“KESELEO LIDAH” DAN “KESELEO JARI TANGAN”
Setiap orang, dengan tidak melihat latar belakang dan statusnya sama-sama berpotensi “keseleo lidah”. Bahkan sudah banyak yang mengalaminya. Akibat “keseleo lidah” ada yang berakhir dengan surat permohonan maaf di atas materai dan ada pula yang harus menjalani proses hukum.
Dari sisi bobot dampak yang ditimbulkan, “keseleo lidah” orang biasa tentu akan berbeda dengan “keseleo lidah” pejabat publik atau figur publik. Orang biasa kalau “keseleo lidah” tidak akan viral dan banyak mendapatkan sorotan media atau publik, kecuali kalau hal yang diucapkannya tersebut biasanya menyangkut SARA dan hal lain yang sensitif. Tetapi kalau pejabat atau figur publik yang “keseleo lidah”, maka akan cepat viral, disorot media berhari-hari, bahkan bisa dimanfaatkan oleh lawan politik atau kelompok yang berseberangan dengannya.
Sebuah kalimat bijak mengatakan bahwa “mulutmu harimaumu”. Kalimat ini memberikan pesan kepada kita semua tentang pentingnya menjaga mulut (lisan) kita. Mulut kita bisa menjadi jalan kebaikan atau jalan keburukan. Mulut kita bisa melahirkan keselamatan atau kecelakaan. Tergantung bagaimana mulut digunakan. Konflik, pertengkaran, putusnya tali silaturahmi keluarga, putusnya hubungan pertemanan, tindakan kekerasan, hingga hilangnya nyawa bisa terjadi gara-gara urusan mulut.
Ajaran Islam dengan jelas dan tegas memerintahkan setiap muslim/muslimah untuk menjaga lisannya. Seorang muslim yang baik adalah muslim yang bisa menyelamatkan muslim yang lain dari lisan dan tangannya. Umat Islam pun dilarang ghibah, menyebar fitnah, dan namimah (mengadu domba) antarsesama manusia yang sangat potensial dilakukan melalui mulut. Ucapkan hal yang baik atau diam. Hal itu pun menjadi pesan bagi umat Islam agar menjaga tutur kata.

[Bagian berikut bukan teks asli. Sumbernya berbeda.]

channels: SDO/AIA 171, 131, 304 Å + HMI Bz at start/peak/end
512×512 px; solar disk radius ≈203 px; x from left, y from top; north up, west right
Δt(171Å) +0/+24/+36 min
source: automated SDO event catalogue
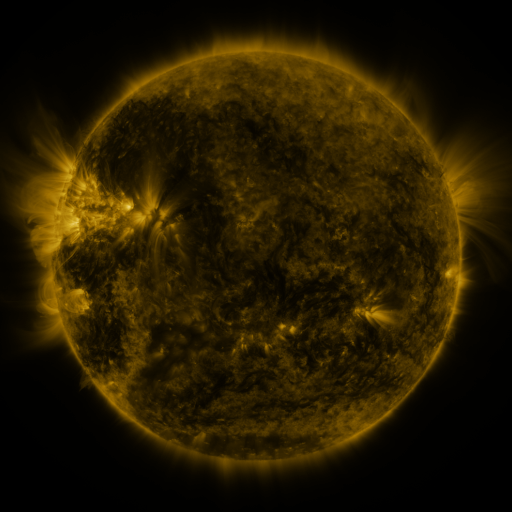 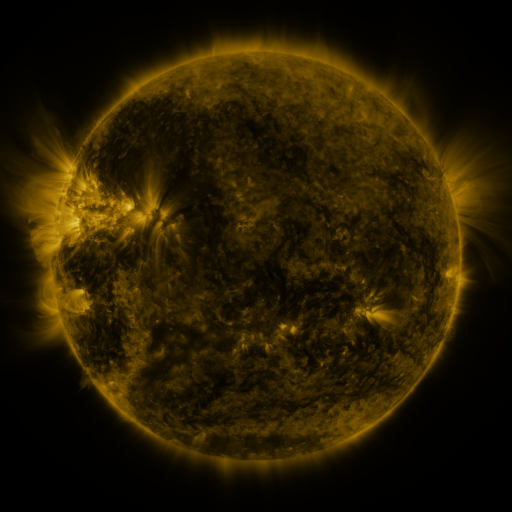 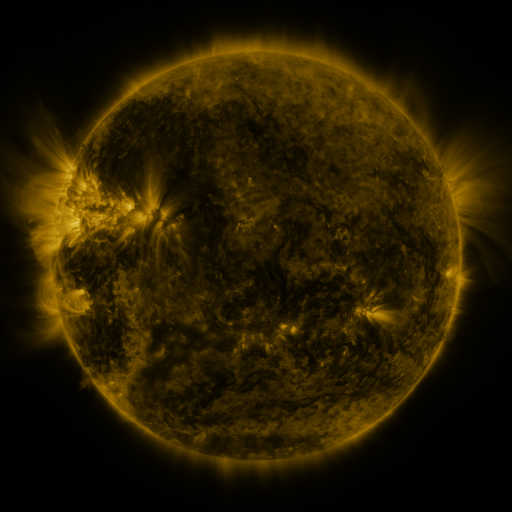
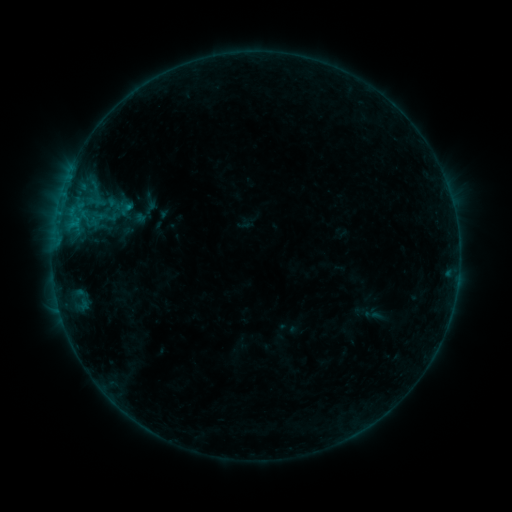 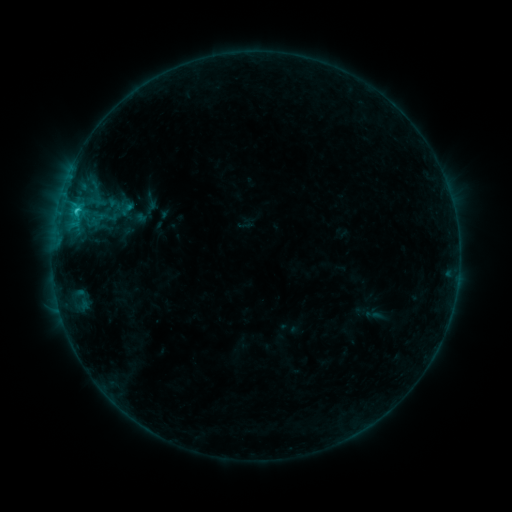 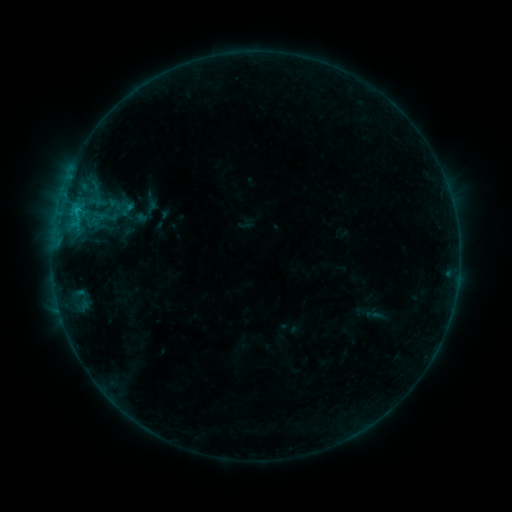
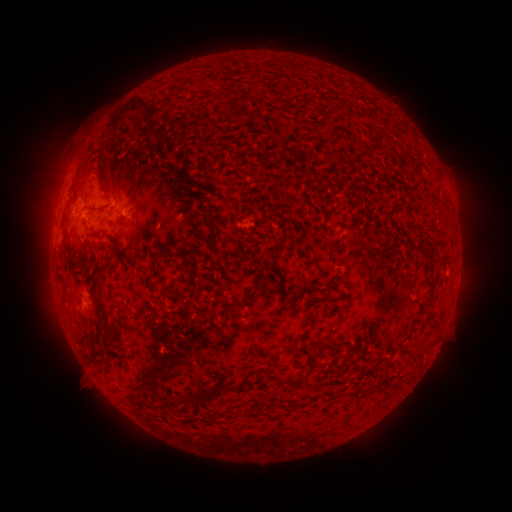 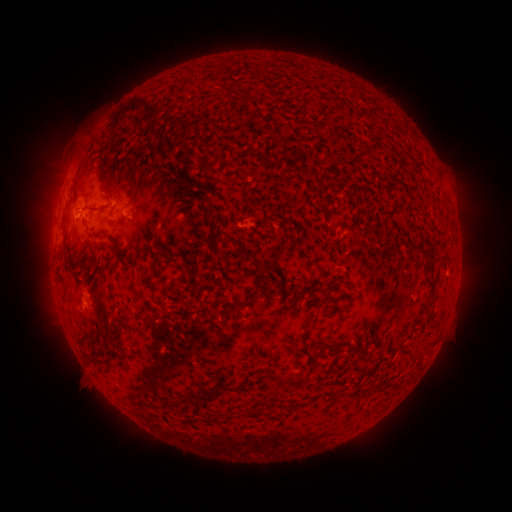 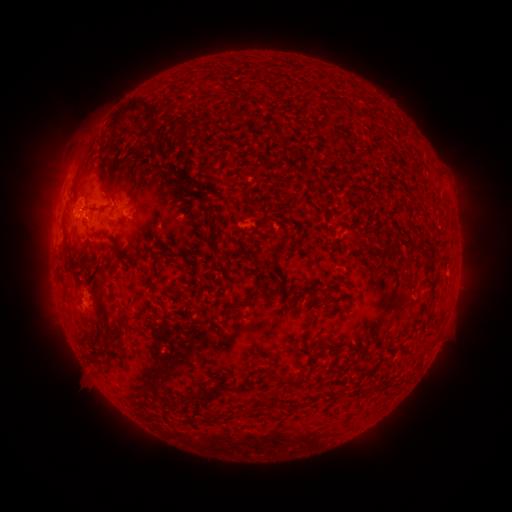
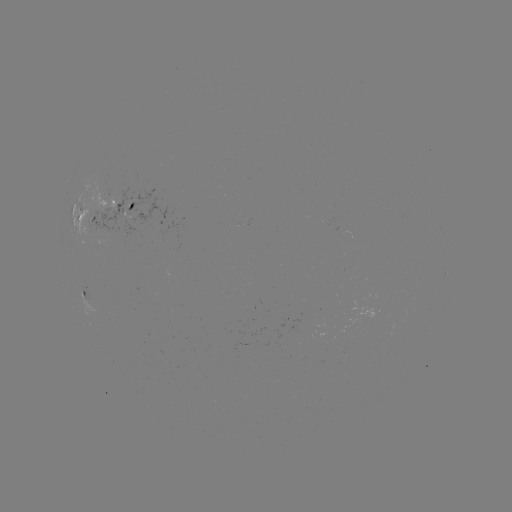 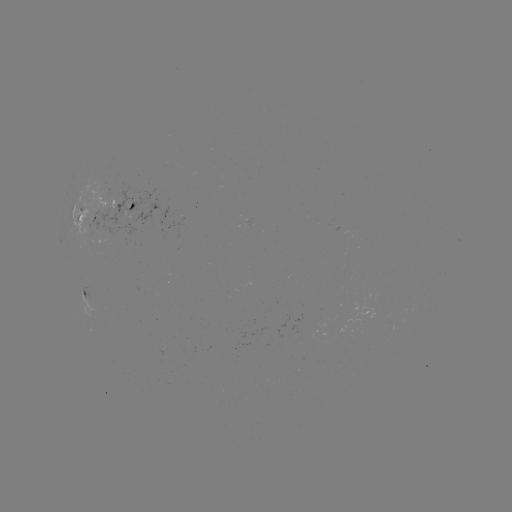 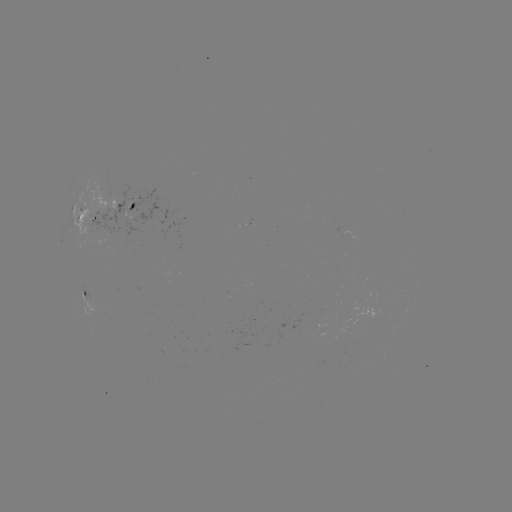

Walau demikian, pada pada zaman digital saat ini, selain mulut, yang sama bahayanya juga adalah jari-jari tangan kita, karena kita menulis postingan atau komentar di media sosial (medsos) yang berdampak negatif, baik untuk diri kita sendiri maupun untuk orang lain. Oleh karena itu, jangan jari-jari tangan kita pun perlu dijaga jangan sampai “keseleo”.
Munculnya kasus “keseleo lidah” dan “keseleo jari tangan” biasanya akibat tidak bisa mengendalikan diri, iseng, atau sedang emosi. Ucapan yang telah meluncur dari mulut sulit ditarik kembali, tulisan yang sudah menyebar di medsos sulit untuk dihapus kembali. Penyesalan biasanya muncul setelah hal terjadi apalagi kalau sudah viral dan dan berdampak hukum.

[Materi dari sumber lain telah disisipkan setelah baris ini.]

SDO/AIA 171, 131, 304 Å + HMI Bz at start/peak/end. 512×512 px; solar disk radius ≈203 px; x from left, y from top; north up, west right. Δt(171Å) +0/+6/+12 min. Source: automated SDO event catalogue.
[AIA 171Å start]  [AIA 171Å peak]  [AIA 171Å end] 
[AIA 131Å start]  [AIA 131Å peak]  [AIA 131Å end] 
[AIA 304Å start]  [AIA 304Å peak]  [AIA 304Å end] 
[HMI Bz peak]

Para pemimpin, pejabat publik, tokoh publik, atau figur publik harus bisa memberikan contoh untuk menjaga mulut dan jari-jari tangannya. Saat berbicara atau menulis apapun di media, pilihlah kata atau kalimat yang pantas, sesuai dengan kapasitasnya agar wibawa dan nama baiknya tetap terjaga. Runtuhnya wibawa dan harga diri seseorang kadang disebabkan oleh perkataan, sikap, dan perilaku dirinya sendiri.
Pengetahuan yang luas terkait bidang yang digarapnya, kemampuan public speaking, kemampuan memilih diksi, kemampuan mengatur intonasi suara, dan kematangan emosi mutlak perlu dimiliki oleh seorang pejabat publik agar tidak “keseleo lidah”. Dengan kata lain, seorang pejabat publik harus memberikan teladan kepada publik saat presentasi, diskusi, berkomunikasi, atau berkorespondensi. Saat seorang pejabat publik “keseleo lidah” atau “keseleo jari tangan”, maka siap-siap menjadi bahan bully-an netizen yang terkenal sangar-sangar dan menyebabkan kegaduhan di ruang publik.

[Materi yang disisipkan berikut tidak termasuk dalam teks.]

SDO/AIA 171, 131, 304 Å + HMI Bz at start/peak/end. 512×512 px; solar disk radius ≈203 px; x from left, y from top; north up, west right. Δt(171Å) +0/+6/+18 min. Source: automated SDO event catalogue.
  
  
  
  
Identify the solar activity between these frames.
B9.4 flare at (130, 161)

Walau idealnya seorang pejabat publik harus memiliki kemampuan komunikasi yang baik, tetapi pada kenyataannya tidak demikian. Oleh karena itu, perlu ada juru bicara atau humas yang menjadi perantara untuk berkomunikasi atau menyampaikan. Memilih juru bicara pun harus hati-hati. Pilihlah sosok yang tenang, kalem, dan mampu berbicara secara jelas, efektif, dan efisien untuk menghindari blunder saat memberikan keterangan kepada media.